§ What the exercise asks
Carry on the diary entry about the ship's stop at Naples, picking up after its last sentence.

§ Text passage

[Start of Attachment]

On S.S. Ormonde 2 hours south of Naples

Sunday, January 27, 1929

I forgot to mention that we passed Monte Cristo last evening. This morning dawned cloudy, rainy, cold. All morning we sailed between picturesque rocky islands and down the mountainous coast of Italy, these mountains being white with snow. One good-sized island was especially beautiful, its high hill covered with snow, the terrace vineyards, the white houses of the small town and just off the island an ancient castle perched high on a projecting rock. As it was awfully misty, it was impossible to see Vesuvius until we were docked and the mist lifted for a few moments. It was awfully pretty, entirely covered with snow, and from its crater a dense white steam issuing slowly forth. It was a miserable day, but Jim and I went ashore. We were pestered to death almost to the point of impatience (and I am patient) with guides, etc. They were almost impossible to lose. You have to insult them to get rid of the pests. One kept hanging on till Jim was getting fed [up] so I told him Jim was about to give him a boot. He left at the next corner. We walked down to the castle and Royal Palace, then followed the bay drive to the park, cutting back through town to the boat. My feet were soaked. I washed my hair and the boat sailed about 4:30.

[End of Attachment]

§ Stored data
[Start of Attachment]

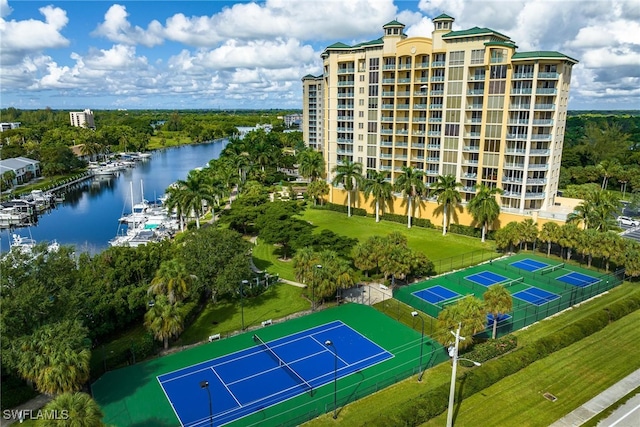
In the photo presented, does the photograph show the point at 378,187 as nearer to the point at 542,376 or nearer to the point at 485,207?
the point at 485,207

[End of Attachment]

§ Output for this task
Met the Ansonia, White Star Line, coming out of the harbor as we entered—bound for New York. It was certainly rolling some. We are too, as the scrawl here testifies. The waves beat against the portholes in the dining room and once a nice big roll sent lots of dishes sliding off the tables onto the floor. My steward says that plenty are sick, but I still have my appetite. At lunch I sat next to a Scot who expounded the beauties of Scotland at great length. We get to Port Said Wednesday at 1PM. I have been missing a meal—supper— of bread, cheese, cakes, and cocoa. A miserable day this, rain and sleet. We pass Stromboli volcano at 1AM and enter the Straits of Messina at 6PM.